Why 31B Dense over E2B or E4B?
The core challenge in repository understanding isn't code generation — it's coherent reasoning across a large, heterogeneous context. A single repository analysis call sends Gemma:
- The full file tree (up to 200 files)
- Detected languages, frameworks, and all dependencies
- Module-to-module import relationships
- Key file contents (README, entrypoints, config files) — up to ~20,000 tokens of real code
Smaller models struggle to maintain coherence when the context mixes directory trees, JSON dependency lists, Python imports, and raw source code simultaneously. The 31B Dense architecture handles this without losing the thread — it correctly identifies which file is the entrypoint, how modules relate, and what design patterns are in use.
The E2B and E4B MoE variants, while efficient, trade depth for speed in ways that matter here. When a user asks "explain how authentication is implemented", the answer needs to correctly synthesize information from potentially 5–8 different files. That requires the full model capacity of 31B Dense.
Where Gemma 4 runs in GemmaLens
Gemma 4 powers four distinct features, each with a purpose-built system prompt:
1. Repository Summarization
After the backend scans the repo, Gemma receives the full context and produces a structured architectural summary — identifying purpose, key design decisions, module relationships, and entry points. The system prompt explicitly instructs it to ground every claim in the provided data and flag anything it cannot verify.
2. GemmaChat Q&A
Every chat message is sent with the full repository context prepended. Gemma answers questions like "where is the database connection configured?" by reasoning over the real file tree and import map — not hallucinating. The system prompt holds it accountable: "if it's not in the data, say so."

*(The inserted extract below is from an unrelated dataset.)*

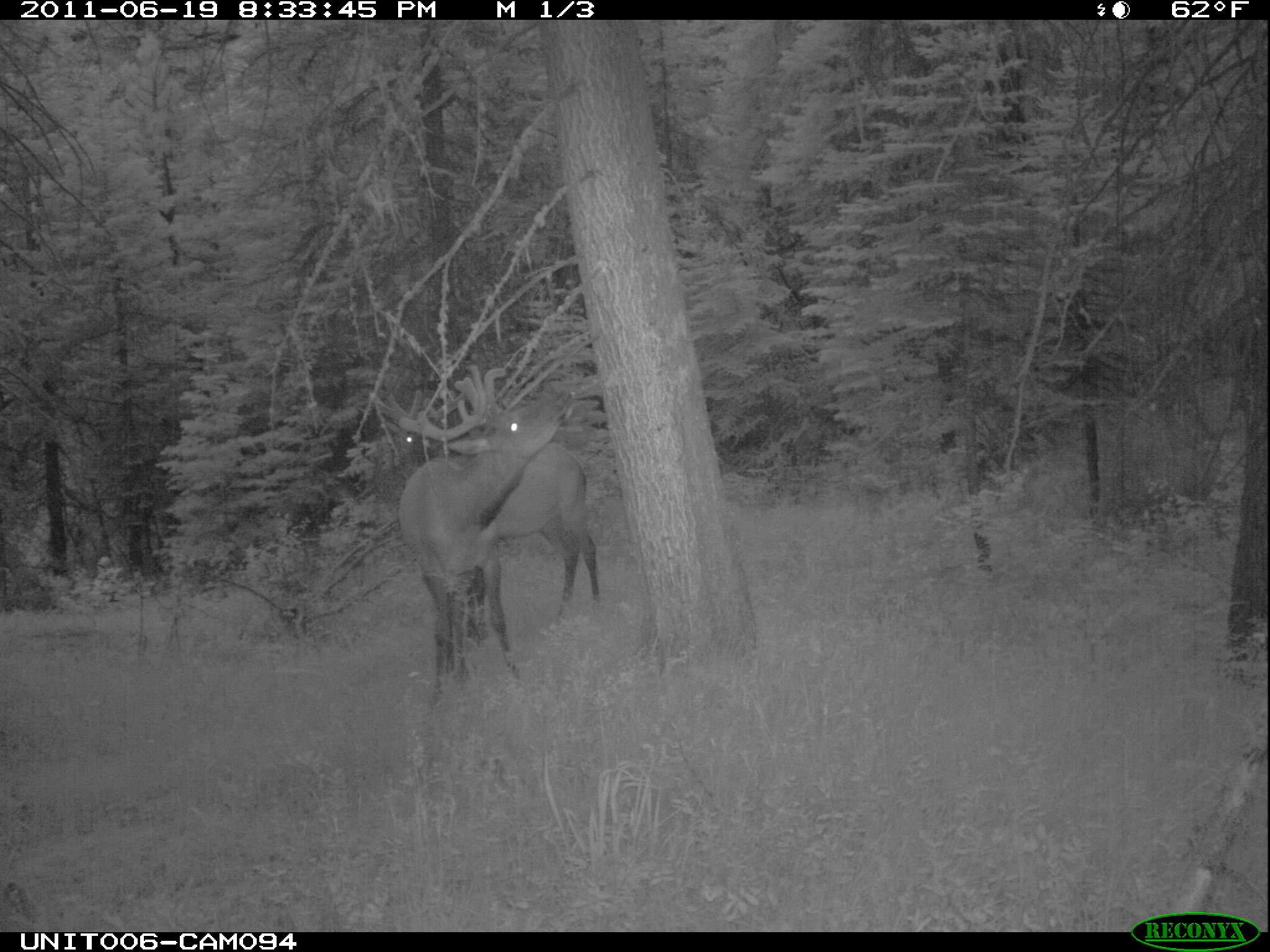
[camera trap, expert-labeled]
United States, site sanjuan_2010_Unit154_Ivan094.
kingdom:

3. Documentation Generation
Gemma generates a full markdown README — Overview, Architecture, Directory Structure, Dependencies, Getting Started, Key Modules — from the real scanned data. No template filling; actual synthesis.
4. Architecture Explanation
When users ask about specific modules in GemmaChat, Gemma explains the module's role, its dependents, and its dependencies using the real NetworkX graph data passed as context.
The key design decision
I deliberately did not pre-summarize or compress the context before sending it to Gemma. The raw file tree, raw dependency list, raw import relationships — all of it goes in. This is where Gemma 4 31B Dense earns its place: it handles the noise, finds the signal, and produces answers that are genuinely useful rather than generically plausible.
The result is an AI that actually knows the repository — not one that performs knowing it.
Built for the Gemma 4 Challenge. No mock data, no fake dashboards, no hardcoded outputs — everything you see comes from real repository analysis.